Deep learning(2) - Logistic regression

read

The Perceptron is a simplest version of Neural network. It is similar to way Logistic regression works.

I already posted about the Logistic regression on my post for Machine learning.

To remind, I will explain more detail of Logistic regression.

This post is based on the video lecture¹

Logistic regression

Logistic regression can be considered as a very tiny Neural network having no hidden layer for Classification.

Simply, Logistic regression’s goal is to find a line classifying our input’s labels.

When the input value is smaller than $0.5$, the input value is classified as 0 otherwise 1.

Why the name is logistic?

Look at the graph of logistic function.

The logistic function make a line curved.

We can define the equation of Logistic regression like the below.
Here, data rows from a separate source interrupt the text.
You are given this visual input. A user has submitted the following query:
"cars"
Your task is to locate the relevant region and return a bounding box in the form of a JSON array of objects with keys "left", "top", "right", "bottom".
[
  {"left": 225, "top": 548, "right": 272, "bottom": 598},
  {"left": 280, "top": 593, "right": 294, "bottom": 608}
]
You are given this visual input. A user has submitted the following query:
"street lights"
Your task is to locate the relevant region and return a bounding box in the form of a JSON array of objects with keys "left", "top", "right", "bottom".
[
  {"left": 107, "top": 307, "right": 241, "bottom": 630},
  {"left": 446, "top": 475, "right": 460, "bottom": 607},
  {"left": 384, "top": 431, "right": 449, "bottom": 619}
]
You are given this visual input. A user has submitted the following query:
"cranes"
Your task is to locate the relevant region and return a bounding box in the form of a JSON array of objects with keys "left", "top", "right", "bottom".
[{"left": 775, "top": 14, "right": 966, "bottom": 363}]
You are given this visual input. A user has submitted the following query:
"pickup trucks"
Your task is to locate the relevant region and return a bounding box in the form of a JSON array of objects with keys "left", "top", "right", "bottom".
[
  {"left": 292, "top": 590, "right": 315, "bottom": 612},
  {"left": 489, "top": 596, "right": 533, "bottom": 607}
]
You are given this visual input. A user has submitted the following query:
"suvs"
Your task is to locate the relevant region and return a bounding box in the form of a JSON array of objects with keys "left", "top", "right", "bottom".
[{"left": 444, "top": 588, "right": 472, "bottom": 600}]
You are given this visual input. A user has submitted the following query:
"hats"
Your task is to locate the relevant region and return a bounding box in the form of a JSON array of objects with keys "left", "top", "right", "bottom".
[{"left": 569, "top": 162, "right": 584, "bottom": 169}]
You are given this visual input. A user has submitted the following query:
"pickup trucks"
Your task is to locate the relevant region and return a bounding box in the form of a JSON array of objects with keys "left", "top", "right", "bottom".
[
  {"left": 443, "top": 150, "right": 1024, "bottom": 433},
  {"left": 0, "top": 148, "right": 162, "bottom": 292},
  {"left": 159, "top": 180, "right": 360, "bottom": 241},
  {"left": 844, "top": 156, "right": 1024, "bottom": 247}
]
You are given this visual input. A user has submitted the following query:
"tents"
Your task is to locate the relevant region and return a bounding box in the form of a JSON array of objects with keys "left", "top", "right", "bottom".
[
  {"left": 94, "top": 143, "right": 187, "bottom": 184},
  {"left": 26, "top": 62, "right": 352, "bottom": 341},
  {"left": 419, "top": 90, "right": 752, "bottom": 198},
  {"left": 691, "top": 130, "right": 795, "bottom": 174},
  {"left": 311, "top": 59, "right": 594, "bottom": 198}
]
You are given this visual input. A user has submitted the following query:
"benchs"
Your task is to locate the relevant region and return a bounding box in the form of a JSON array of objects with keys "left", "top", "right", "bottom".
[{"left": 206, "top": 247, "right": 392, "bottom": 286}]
\[\begin{align} & \text{Given $x$, want $\hat{y} = P(y=1 \vert x)$}\\ & \text{input: }X \in R^{n_x} \\ & \text{parameters: } w \in R^{n_x}, b\in R \\ & \text{output: } \hat{y} = \sigma(w^Tx + b)\\ \end{align}\]

The other equation is like the below equation. It is totally same.

\[\begin{align} &X_0 = 1, X \in R^{n_x+1}\\ & \theta = \begin{bmatrix} \theta_0 \\ \theta_1 \\ \vdots \\ \theta_{n_x} \\ \end{bmatrix}, \theta_0 = b\\ & \hat{y} = \sigma(\theta^T x)\\ \end{align}\] \[\hat{y} = \sigma(w^Tx + b), \text{where }\sigma(z) = \frac{1}{1+e^{-z}}\] \[\begin{cases} \text{if $z$ is very large, }\sigma(z) \approx \frac{1}{1+0} = 1\\ \text{else $z$ is very small, }\sigma(z) \approx \frac{1}{1+\infty} = 0\\ \end{cases}\] \[\text{Given }\left\{ \left( x^{(1)}, y^{(1)} \right), \left( x^{(2)}, y^{(2)} \right), \dots ,\left( x^{(m)}, y^{(m)} \right) \right\}, \\ \text{want } \hat{y}^{(i)} \approx y^{(i)}\]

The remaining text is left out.